Simplices.tex

    \subsection{Simplices}
    \noindent
    \begin{definition*}
    A $\textbf{k-simplex T}$ $\in{R}^n$ is a ${k-}$dimensional convex hull of ${k}$ + 1 vertices ${x}_0, \cdots, {x}_k \in \mathbb{R}^n$, which are affinely independent.\\
    \begin{equation*}
    \begin{split}
    {T} & = [{x}_0, \cdots, {x}_k ]\\
    & := \left\{{x} = \sum\limits_{i=0}^k \lambda_i {x}_i \Bigm| \sum\limits_{i=0}^k \lambda_i = 1 ~and~ 0 \leqslant \lambda_i \leqslant 1, 0 \leqslant i \leqslant k \right\}\\
    & := \left\{\lambda_0{x}_0 + \cdots + \lambda_k{x}_k \Bigm| \sum\limits_{i=0}^k \lambda_i = 1 ~and~ 0 \leqslant \lambda_i \leqslant 1, 0 \leqslant i \leqslant k \right\}.
    \end{split}
    \end{equation*}
    \end{definition*}
    If ${k} = n$, we can call ${k-simplex}$ without addressing the dimension. 2-simplices are also called ${triangle}$, and 3-simplices are called ${tetrahedra}$.

    \begin{definition*}
    %\paragraph{Subsimplices}
    An  ${l-}$simplex ${S} = [{y}_0, \cdots, {y}_l]$ is called an $\textbf{l-subsimplex}$ of ${k-}$simplex ${T} = [{x}_0, \cdots, {x}_k]$, if indices $0 \leqslant {i}_0 \leqslant \cdots\leqslant{i}_l \leqslant k$ with ${y}_i = {x}_i$, for $0 \leqslant l \leqslant k \leqslant n$.
    \end{definition*}
    Since there are $k+1$ vertices in ${k-}$simplex ${T}$, and $l+1$ vertices in ${l-}$subsimplex ${S}$, the number of ${l-}$subsimplex of ${k-}$simplex is $\binom{k+1}{l+1}$.


    %\paragraph{Simplices Equality}
    Consider simplices ${T} = [{x}_0, \cdots, {x}_k]$ and $\text{T\textprime} = [{y}_0, \cdots, {y}_k]$. We say these two simplices ${T}$ and ${T\textprime}$ are equal, i.e. ${T} = {T\textprime}$, if ${x}_i = {y}_i$ for $0 \leqslant i \leqslant k$. Note that the vertex ordering of simplex is fixed, so if two simplices ${T}$ and ${T\textprime}$ denote the same set but with different vertex ordering, they are not equal; instead, we say that ${T}$ coincides with ${T\textprime}$, i.e. ${T} \cong {T\textprime}$.

    \paragraph{Simplex under Affine Transformation}\mbox{}\\
    Instead of taking a single variable $x\in\mathbb{R}^n$ for affine transformation, we can take a subset S $\subset \mathbb{R}^n$, which contains $x\in\mathbb{R}^n$. Then the transformed set $S\textprime$ is
    \begin{equation*}
    S\textprime= {F}(x) = \left\{{F}(x) ~|~ x\in S \right\}.
    \end{equation*}
    Similarly, if we regard a k-dimensional simplex ${T} = [{x_0, \cdots, x_k}]$ as a subset $\in\mathbb{R}^n$, then the image of ${T}$ under affine transformation, denoted by $T\textprime$, is defined as
    \begin{equation*}
    \begin{split}
    {T}\textprime & = {F}({T}) = \left\{{F}(x_0), \cdots , {F}(x_k)\right\}.
    \end{split}
    \end{equation*}
    We can see that ${T}\textprime$ is still a k-dimensional simplex.

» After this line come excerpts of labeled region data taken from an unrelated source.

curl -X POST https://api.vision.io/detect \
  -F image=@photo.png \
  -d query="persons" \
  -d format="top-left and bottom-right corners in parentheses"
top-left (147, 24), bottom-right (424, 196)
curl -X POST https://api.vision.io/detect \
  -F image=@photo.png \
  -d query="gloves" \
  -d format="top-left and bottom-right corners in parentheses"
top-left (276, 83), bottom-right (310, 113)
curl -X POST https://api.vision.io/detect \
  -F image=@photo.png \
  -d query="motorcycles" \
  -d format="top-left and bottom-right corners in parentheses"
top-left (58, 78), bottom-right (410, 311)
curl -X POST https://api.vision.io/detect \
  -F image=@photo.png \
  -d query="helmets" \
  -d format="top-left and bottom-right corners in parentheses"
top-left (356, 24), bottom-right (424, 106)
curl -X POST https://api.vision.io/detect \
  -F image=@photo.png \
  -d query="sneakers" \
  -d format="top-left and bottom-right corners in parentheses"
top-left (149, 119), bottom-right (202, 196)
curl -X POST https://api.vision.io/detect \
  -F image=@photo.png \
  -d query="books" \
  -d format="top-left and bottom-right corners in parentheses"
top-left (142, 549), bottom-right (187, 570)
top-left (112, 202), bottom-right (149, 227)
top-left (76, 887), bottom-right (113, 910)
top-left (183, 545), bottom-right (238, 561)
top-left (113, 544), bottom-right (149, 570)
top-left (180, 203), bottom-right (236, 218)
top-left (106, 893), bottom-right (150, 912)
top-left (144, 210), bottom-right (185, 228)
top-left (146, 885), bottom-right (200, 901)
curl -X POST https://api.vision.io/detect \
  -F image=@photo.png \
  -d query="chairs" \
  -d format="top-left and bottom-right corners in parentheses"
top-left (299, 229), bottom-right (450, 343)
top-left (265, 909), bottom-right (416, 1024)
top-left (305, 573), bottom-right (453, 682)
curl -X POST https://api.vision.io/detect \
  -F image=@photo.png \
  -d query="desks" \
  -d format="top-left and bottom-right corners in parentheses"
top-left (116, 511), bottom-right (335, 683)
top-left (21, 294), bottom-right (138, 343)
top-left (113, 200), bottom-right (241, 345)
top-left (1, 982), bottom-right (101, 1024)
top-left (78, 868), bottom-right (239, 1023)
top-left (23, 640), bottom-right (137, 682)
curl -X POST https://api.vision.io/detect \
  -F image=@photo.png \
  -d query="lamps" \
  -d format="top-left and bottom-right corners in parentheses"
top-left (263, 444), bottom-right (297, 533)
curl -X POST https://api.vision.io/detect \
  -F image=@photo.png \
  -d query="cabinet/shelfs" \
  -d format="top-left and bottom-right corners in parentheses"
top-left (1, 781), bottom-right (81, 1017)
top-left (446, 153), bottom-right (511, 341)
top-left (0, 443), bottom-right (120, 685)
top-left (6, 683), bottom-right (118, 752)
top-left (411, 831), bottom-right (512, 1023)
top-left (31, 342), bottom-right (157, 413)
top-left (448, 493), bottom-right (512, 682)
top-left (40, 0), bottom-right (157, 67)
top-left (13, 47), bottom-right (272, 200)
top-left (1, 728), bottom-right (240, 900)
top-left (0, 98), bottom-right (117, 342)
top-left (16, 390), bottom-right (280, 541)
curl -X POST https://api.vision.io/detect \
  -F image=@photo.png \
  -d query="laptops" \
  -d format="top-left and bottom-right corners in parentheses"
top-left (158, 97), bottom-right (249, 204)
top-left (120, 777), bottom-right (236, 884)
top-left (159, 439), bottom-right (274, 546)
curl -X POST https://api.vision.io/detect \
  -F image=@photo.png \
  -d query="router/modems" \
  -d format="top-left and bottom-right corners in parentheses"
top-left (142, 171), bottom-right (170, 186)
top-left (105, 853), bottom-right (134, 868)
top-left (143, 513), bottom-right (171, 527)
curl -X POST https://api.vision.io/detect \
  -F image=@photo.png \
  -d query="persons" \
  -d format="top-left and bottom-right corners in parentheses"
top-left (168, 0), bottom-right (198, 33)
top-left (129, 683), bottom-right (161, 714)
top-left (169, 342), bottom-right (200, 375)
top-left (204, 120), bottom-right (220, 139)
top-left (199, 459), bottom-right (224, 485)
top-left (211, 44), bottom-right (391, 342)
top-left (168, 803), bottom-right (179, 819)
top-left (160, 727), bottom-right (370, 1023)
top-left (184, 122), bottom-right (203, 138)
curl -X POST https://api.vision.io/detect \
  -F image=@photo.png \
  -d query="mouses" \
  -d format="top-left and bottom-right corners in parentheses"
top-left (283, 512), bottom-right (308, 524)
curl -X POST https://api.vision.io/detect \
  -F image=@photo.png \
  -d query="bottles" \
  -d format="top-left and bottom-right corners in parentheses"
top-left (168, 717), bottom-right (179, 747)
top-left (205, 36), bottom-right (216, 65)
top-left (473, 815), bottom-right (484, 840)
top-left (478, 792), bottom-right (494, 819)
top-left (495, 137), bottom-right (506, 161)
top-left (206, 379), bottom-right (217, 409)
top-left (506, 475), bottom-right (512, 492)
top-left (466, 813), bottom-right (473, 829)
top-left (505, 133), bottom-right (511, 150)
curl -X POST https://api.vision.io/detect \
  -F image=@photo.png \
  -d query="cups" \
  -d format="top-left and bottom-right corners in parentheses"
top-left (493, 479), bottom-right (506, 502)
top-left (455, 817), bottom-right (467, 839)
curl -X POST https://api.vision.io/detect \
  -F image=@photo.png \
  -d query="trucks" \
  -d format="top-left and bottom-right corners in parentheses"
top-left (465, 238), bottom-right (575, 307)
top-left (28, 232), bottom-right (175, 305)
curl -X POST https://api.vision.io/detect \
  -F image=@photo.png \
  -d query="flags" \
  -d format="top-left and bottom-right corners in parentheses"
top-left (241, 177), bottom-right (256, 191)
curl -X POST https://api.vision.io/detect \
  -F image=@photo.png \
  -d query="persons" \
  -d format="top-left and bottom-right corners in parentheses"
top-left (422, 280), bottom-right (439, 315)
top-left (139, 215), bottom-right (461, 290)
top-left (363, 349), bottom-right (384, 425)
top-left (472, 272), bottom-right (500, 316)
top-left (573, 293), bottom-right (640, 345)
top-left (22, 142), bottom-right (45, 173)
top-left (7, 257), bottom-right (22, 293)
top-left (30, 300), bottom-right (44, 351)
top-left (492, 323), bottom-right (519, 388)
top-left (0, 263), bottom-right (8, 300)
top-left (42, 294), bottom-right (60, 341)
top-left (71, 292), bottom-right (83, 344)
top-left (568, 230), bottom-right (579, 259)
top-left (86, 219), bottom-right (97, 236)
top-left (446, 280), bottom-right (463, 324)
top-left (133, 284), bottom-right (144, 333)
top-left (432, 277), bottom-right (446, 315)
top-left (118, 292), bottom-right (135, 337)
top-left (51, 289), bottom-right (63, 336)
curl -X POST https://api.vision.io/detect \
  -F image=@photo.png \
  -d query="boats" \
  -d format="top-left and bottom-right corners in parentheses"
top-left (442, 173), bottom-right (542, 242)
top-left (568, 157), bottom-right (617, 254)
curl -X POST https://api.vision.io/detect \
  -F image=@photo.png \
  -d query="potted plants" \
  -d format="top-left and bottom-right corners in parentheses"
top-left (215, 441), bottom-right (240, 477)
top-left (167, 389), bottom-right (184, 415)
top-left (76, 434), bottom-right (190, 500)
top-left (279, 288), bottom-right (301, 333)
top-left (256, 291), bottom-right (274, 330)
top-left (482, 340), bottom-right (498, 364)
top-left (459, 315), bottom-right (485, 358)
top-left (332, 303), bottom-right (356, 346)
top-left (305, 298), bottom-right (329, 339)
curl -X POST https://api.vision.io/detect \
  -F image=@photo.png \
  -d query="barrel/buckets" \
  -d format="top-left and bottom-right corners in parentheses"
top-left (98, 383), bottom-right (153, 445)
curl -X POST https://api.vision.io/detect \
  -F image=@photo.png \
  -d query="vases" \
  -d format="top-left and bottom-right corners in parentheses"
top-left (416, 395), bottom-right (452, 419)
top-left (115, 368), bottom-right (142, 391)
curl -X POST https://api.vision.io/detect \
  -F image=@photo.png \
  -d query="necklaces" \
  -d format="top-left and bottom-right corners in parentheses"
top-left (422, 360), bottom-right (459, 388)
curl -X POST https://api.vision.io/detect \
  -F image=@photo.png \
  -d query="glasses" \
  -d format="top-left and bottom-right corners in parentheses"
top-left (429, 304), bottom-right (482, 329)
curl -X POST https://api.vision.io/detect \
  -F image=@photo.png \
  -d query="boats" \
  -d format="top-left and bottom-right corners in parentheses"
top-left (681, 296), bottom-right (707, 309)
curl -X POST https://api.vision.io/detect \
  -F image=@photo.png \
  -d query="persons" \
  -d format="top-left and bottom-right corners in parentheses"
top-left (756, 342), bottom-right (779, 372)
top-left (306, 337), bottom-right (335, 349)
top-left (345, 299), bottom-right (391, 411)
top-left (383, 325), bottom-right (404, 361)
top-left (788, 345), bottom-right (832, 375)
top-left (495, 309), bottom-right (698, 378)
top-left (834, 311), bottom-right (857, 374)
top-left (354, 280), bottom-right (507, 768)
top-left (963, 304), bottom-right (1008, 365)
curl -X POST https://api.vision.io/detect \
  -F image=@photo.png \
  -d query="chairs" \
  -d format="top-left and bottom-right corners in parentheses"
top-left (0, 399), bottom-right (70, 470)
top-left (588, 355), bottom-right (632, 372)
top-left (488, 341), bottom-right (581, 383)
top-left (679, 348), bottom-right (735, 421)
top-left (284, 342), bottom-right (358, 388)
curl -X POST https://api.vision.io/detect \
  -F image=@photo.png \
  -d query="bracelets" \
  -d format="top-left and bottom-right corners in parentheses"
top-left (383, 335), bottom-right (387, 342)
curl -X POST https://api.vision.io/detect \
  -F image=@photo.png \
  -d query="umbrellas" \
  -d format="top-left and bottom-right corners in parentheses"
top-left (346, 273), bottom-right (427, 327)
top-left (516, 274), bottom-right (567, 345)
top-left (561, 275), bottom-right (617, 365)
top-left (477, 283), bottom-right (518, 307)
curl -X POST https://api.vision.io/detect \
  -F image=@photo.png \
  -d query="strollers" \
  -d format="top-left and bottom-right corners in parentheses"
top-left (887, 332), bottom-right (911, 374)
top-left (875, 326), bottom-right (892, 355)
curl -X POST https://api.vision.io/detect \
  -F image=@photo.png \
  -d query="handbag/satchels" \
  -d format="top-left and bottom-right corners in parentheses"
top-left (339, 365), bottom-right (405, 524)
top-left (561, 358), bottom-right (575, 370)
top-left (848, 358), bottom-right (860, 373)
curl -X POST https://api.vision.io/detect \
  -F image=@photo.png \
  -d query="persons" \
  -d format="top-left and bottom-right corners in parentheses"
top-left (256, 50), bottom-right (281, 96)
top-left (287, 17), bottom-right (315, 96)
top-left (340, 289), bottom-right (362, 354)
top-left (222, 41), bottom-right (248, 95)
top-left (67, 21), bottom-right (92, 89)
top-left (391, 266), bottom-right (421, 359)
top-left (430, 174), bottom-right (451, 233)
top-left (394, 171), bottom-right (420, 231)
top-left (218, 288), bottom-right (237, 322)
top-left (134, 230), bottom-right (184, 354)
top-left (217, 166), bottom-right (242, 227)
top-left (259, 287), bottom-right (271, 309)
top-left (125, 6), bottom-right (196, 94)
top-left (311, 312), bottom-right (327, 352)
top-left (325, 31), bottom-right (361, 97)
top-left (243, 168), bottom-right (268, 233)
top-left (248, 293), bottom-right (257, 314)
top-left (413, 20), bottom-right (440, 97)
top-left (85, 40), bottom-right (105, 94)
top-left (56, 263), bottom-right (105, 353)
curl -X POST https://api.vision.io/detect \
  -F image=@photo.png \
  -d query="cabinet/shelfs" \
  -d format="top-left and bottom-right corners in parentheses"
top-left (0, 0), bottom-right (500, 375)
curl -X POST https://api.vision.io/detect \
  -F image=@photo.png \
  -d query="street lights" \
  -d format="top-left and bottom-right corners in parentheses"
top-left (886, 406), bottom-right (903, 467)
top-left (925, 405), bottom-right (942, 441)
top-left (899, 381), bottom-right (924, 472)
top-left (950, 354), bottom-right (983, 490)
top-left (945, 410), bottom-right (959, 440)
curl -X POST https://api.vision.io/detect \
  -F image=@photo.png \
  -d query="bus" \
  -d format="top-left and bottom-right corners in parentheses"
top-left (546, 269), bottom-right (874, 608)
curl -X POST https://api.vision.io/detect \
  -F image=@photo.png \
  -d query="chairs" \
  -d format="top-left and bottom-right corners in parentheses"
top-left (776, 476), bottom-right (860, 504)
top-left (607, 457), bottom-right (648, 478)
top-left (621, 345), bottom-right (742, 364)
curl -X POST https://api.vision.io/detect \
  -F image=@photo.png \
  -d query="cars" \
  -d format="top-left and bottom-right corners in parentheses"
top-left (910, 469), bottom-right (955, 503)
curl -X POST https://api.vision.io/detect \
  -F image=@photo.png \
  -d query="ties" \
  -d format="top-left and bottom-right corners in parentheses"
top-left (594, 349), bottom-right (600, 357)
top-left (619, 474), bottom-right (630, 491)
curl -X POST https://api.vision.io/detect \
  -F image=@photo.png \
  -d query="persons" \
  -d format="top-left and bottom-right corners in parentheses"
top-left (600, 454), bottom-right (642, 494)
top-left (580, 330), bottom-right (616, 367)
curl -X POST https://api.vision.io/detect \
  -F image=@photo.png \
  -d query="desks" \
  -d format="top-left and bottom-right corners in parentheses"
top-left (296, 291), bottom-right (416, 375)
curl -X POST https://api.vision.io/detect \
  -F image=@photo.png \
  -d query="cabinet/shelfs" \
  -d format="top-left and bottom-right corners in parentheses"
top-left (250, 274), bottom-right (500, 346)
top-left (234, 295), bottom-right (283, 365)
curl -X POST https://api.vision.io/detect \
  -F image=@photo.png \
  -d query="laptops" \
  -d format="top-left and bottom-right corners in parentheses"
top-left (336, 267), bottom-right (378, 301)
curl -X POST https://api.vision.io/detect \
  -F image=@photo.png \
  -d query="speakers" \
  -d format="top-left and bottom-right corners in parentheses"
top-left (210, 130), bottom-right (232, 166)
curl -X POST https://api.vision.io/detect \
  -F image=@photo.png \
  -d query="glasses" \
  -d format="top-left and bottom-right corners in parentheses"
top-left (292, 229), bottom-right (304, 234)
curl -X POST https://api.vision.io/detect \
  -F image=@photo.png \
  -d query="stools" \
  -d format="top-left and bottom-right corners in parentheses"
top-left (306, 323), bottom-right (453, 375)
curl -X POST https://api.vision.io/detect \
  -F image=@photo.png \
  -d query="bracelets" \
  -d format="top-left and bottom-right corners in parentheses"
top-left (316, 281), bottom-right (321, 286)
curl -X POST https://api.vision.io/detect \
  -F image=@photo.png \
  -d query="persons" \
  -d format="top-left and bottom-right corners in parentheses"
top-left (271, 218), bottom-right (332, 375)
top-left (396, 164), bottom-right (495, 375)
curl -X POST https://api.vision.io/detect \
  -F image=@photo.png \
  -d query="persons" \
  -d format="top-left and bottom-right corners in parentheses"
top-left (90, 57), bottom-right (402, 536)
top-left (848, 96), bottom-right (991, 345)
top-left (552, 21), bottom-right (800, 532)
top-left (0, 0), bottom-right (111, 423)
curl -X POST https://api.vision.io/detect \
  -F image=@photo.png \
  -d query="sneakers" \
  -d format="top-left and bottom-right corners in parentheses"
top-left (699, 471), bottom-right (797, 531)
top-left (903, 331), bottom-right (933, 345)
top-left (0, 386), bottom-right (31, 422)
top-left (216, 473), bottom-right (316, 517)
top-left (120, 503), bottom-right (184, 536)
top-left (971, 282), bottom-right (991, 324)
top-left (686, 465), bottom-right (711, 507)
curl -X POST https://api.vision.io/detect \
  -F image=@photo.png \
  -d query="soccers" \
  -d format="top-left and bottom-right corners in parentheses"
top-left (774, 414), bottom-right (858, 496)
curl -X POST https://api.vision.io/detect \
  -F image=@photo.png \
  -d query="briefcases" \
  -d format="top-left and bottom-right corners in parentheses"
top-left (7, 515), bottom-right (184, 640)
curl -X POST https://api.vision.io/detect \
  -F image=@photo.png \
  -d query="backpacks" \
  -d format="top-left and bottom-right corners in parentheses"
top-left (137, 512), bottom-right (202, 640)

Furthermore, we can define ${F}({T}) = {AT} + {v}$, where $T$ is k-dimensional simplex $\in\mathbb{R}^n$. We might be curious about the relationship between simplices ${T}$ and ${T}\textprime$. Since vertices of a simplex are in a specific given order, so different vertex ordering leads to different simplices. Therefore, there exists an unique affine transformation such that ${T} = {T}\textprime$. Another important property of simplices is congruence.

    \begin{definition*}
    Two simplices T, T' are defined to be congruent if they can be obtained from each other by rotation, mirroring, scaling, and translation, i.e. if there exists a scaling factor c $\in\mathbb{R}^{+}$, a translation vector $v\in\mathbb{R}^n$, and an orthogonal matrix $Q\in\mathbb{R}^{n\times n}$ such that
    \begin{equation*}
    T' = v + cQT
    \end{equation*}
    \end{definition*}
    \noindent
    When the two simplices $T, T'$ have same vertices but with different vertex ordering, we can translate it as $T' = F(T)$. Based on how we define the affine transformation, it's not hard to see that ${T} \cong {T}\textprime$. Then we say that ${T}$ and ${T}\textprime$ are in a same congruent class.